Viking Line: Food waste has been cut in half on Turku vessels Viking Glory and Viking Grace

c: Viking Line
"Making sustainable choices must be made easy enough"
Some 58 per cent of Finns think it is important that restaurants act in a sustainable way. That is one finding from a survey recently carried out by Viking Line.
On the company’s vessels serving the Turku route, food waste was nearly cut in half with the help of data, staff engagement and passengers’ willingness to make sustainable choices.
The restaurants on Viking Glory and Viking Grace launched a major food waste campaign in the autumn of 2024. In almost one year, food waste per passenger has been halved on the company’s vessels sailing between Turku and Stockholm. At the end of 2024, food waste was 137 grams per passenger, but now that figure has fallen to 77 grams.

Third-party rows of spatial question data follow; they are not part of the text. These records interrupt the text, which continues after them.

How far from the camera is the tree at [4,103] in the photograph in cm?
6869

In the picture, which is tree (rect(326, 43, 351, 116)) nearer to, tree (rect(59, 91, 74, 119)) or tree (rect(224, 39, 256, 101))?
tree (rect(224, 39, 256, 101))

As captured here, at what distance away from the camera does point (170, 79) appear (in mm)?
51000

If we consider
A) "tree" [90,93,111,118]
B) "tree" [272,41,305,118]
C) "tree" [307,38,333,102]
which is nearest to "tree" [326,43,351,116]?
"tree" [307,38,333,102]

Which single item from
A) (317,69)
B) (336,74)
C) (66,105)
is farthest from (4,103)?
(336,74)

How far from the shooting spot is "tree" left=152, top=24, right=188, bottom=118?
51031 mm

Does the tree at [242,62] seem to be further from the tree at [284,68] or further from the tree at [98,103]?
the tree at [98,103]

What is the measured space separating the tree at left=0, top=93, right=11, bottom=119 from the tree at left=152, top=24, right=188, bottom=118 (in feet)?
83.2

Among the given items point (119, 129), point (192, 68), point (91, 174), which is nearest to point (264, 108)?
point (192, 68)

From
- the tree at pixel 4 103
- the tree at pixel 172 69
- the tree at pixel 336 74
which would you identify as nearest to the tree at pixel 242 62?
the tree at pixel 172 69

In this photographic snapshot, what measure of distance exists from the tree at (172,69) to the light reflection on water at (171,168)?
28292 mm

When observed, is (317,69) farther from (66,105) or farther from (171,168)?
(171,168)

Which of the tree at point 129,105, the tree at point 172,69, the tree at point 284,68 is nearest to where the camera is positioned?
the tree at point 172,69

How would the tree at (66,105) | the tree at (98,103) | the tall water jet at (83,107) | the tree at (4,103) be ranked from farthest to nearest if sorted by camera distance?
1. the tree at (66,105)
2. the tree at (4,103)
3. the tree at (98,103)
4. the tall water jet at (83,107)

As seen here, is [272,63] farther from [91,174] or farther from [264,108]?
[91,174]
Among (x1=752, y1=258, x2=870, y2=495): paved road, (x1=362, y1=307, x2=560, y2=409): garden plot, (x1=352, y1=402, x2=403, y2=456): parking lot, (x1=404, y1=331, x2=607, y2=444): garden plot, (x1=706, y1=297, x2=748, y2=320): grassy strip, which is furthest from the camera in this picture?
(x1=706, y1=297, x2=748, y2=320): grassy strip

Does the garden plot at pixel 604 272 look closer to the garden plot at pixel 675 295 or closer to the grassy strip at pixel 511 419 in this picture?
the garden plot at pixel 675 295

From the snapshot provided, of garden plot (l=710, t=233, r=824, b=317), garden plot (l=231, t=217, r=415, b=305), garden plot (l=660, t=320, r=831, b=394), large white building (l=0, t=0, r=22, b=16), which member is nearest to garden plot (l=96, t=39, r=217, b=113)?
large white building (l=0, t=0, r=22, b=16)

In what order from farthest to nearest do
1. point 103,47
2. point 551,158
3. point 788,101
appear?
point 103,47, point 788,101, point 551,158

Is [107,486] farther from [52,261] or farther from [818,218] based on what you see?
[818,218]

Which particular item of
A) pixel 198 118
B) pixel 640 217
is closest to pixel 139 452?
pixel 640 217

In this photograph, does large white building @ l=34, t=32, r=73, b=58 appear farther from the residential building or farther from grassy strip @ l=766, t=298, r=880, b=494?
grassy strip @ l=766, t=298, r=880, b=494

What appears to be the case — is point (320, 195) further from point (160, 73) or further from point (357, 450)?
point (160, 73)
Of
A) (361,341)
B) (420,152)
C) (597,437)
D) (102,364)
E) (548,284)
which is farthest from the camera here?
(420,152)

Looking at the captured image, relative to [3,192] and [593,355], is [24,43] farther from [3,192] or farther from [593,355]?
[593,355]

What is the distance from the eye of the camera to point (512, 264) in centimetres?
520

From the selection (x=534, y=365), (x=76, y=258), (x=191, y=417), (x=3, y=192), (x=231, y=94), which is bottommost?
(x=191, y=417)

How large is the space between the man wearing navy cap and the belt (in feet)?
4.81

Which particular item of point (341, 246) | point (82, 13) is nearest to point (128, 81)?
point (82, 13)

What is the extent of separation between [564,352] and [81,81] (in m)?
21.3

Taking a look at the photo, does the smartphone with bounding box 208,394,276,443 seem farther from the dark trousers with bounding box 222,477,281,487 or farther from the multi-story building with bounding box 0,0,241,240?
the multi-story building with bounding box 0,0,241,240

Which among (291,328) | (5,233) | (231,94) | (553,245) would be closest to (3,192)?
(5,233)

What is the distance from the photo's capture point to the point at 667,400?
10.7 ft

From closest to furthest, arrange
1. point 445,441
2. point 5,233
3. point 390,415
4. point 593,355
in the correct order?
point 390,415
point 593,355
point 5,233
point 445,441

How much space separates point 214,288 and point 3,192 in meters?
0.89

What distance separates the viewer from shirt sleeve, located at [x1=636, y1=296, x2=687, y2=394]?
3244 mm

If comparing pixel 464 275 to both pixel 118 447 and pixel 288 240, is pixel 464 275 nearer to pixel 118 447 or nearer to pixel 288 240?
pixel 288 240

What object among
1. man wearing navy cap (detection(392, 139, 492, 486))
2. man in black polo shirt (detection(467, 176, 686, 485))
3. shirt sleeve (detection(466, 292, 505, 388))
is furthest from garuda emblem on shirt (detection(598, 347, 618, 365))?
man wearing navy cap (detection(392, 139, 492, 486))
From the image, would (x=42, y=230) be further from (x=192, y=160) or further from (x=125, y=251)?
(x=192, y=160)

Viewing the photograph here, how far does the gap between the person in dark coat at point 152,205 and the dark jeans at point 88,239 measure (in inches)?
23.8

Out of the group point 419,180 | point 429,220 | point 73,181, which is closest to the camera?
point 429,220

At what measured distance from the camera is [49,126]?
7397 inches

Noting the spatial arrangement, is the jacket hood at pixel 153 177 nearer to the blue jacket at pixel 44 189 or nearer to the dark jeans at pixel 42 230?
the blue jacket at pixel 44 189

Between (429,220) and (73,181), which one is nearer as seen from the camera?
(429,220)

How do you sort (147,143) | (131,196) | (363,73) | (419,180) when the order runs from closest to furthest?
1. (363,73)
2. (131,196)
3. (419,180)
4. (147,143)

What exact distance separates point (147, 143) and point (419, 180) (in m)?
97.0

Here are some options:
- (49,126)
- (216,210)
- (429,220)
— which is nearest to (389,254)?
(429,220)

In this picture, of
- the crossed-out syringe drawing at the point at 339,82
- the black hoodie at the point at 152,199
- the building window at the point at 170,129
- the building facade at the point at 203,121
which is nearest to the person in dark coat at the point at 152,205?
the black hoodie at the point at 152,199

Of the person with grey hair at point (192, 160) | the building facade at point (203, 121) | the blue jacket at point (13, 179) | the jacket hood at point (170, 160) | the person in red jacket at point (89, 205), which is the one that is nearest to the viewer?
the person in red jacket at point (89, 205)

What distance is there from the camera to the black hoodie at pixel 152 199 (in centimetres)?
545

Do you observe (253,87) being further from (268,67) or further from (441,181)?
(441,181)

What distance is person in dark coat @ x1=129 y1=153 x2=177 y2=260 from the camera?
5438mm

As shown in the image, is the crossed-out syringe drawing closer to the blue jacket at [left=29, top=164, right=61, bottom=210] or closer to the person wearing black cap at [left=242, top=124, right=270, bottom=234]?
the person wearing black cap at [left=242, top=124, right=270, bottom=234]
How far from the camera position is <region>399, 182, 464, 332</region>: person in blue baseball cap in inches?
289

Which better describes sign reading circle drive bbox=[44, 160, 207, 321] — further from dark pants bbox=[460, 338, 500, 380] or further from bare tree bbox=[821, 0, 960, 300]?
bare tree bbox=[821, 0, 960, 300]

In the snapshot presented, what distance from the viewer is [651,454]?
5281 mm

“The outcome of the project surprised us since our goal was to reduce food waste per passenger to under 100 grams. Each year we serve more than 2.3 million guests in the restaurants on Glory and Grace so every gram counts. When less food is wasted, we can invest even more in the quality of our ingredients – for instance, from an environmental perspective, products that are sustainable and locally sourced,” says Viking Line’s Restaurant Manager, Janne Lindholm
The nearly 50 per cent reduction in waste is mostly due to changes made in the kitchen. When menus are planned, all the different ingredients and dishes are prepared in suitable quantities relative to the number of guests eating in the vessels’ restaurants.
“It’s been fantastic to see how our staff have actively started to come up with ideas to use ingredients even more efficiently. For example, we can use every part of root vegetables, even the last bits, by making stock out of them. We can use the stalks from tomatoes when we make pizza sauces. With the croissants left over from breakfast, we create delicious desserts,” Lindholm adds.
Viking Line’s partner in this project has been the Swedish company Generation Waste, which provided the technology needed to monitor food waste as well as trained and inspired the staff on board. To determine the baseline figure, staff started to weigh and analyze food waste in all the restaurants and in the canteens on Viking Glory and Viking Grace.
Restaurant survey: 58 per cent of Finns value cutting food waste
According to a survey commissioned* by Viking Line, sustainably produced food is an important aspect for 41 per cent of Finns when they make decisions about restaurant visits. Some 58 per cent of Finns think it is important for restaurants to take a sustainable approach, for example by cutting their waste and carbon footprint, and a full 64 per cent think that it is important for dishes to be prepared with locally sourced or Nordic ingredients.
“We see in our restaurants every day how a sustainable approach is increasingly important. People are much more interested in where their food and ingredients are sourced from than before, and we often get questions about that. People actually make sustainable choices when we make it easy enough for them and provide information – the results from our food waste project show this in practical terms,” says Lindholm.
It is not possible to eliminate all food waste in restaurant operations. Food waste from Viking Grace, Viking Glory and Viking XPRS on the Helsinki–Tallinn route is used as material to produce biogas.
“From an environmental perspective, it’s best that the remaining food waste is converted into a carbon-neutral fuel that replaces fossil fuels. This biogas can also be used as fuel on our vessels that serve the Turku route,” says Viking Line’s Sustainability Manager, Dani Lindberg.
* Viking Line commissioned a survey of Finns’ attitudes to eating in restaurants. In the survey, which was conducted by Kuulas Helsinki early this summer, a total of 2,000 Finns were interviewed, with the respondents, ages 18–74, making up a representative sample of the country’s population.